Somut olayda, dava dilekçesinde sigortalının aldığı ücret, yemek ve yol yardımı ile Ramazan aynda verilen erzak yardımı açıkça belirtilmişken yılda 4 maaş tutarında ikramiye verildiğine ilişkin bir hususa değinilmediği, buna rağmen davacı vekilince tanık beyanlarında yılda 4 maaş tutarında ikramiye verildiğinin bildirildiği gerekçesiyle 16.04.2013 tarihli hesaba ilişkin bilirkişi raporuna itiraz edildiği, itiraz doğrultusunda düzenlenen 06.09.2013 tarihli hesaba ilişkin bilirkişi raporuna da davalı vekilince davacının ikramiye aldığı iddialarının iddianın ve savunmanın genişletilmesi yasağının ihlali anlamına geldiği ve buna muvafakatleri bulunmadığı itirazında bulunulduğu anlaşıldığından davalı tarafın muvafakati bulunmamasına rağmen iddianın genişletilmesi niteliğinde olan sigortalının yılda 4 maaş ikramiye aldığının kabulüyle yazılı şekilde karar verilmesi usul ve yasaya aykırı olup bozma nedenidir.

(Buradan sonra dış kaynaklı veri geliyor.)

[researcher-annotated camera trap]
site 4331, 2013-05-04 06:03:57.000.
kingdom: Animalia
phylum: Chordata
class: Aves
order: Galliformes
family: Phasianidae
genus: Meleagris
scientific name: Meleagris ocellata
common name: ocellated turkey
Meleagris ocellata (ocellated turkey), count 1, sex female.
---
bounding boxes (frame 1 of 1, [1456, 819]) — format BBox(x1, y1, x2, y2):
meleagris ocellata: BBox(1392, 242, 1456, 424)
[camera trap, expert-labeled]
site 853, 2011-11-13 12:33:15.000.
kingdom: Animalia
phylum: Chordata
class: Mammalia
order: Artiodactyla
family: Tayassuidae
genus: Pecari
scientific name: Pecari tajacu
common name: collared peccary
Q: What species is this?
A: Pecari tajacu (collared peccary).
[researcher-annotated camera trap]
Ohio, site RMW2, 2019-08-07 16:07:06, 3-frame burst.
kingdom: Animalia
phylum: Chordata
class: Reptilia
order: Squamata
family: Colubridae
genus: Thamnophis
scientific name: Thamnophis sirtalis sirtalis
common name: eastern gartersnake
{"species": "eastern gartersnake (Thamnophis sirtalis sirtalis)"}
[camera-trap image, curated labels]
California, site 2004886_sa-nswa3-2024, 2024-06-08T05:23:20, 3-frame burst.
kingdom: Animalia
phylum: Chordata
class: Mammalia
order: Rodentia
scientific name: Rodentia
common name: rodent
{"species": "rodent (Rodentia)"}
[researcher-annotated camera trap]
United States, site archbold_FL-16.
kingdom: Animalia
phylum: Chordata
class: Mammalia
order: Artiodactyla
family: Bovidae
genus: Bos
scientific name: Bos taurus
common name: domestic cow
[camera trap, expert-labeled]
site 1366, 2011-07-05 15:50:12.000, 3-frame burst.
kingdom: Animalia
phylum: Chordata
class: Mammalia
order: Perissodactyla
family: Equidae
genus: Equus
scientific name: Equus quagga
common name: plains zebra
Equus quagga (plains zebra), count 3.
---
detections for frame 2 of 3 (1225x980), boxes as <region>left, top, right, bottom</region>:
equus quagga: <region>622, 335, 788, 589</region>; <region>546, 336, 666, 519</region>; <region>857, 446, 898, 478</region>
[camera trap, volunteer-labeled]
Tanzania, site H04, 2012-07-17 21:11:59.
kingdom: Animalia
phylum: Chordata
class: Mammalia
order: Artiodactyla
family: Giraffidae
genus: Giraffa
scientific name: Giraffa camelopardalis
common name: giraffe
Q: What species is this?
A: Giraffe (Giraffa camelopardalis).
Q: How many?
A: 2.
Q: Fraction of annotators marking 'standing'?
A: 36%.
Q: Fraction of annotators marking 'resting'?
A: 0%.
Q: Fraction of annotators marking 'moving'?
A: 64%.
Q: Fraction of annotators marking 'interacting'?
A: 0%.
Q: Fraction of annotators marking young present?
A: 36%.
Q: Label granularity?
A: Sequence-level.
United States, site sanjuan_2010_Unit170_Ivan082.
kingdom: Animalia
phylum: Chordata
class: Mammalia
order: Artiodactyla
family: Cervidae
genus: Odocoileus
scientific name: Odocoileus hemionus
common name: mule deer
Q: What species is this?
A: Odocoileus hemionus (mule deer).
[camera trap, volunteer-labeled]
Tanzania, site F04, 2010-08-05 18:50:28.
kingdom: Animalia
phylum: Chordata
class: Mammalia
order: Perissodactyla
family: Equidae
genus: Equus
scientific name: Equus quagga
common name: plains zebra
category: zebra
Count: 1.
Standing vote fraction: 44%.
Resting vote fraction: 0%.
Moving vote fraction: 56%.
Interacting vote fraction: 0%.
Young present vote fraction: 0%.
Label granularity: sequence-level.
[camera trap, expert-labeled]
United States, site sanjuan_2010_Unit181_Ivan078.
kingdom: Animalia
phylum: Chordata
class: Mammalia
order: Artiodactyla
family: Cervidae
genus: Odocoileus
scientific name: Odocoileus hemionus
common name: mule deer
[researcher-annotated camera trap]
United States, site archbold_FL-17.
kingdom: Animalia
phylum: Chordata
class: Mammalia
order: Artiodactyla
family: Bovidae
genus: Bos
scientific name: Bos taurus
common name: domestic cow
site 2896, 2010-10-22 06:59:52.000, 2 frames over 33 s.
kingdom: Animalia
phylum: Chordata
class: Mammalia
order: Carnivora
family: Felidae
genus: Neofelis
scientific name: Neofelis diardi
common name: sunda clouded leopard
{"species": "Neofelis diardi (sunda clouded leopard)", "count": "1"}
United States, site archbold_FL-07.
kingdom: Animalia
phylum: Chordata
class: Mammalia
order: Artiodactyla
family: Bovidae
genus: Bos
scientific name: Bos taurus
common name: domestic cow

Yapılacak iş, yukarıda yapılan açıklamalar göz önüne alınarak yeniden hesap raporu aldırmak, tüm deliller ile kazanılmış haklar bir arada değerlendirilerek karar vermektir.
O halde davalının bu yönleri amaçlayan temyiz itirazları kabul edilmeli ve hüküm bozulmalıdır.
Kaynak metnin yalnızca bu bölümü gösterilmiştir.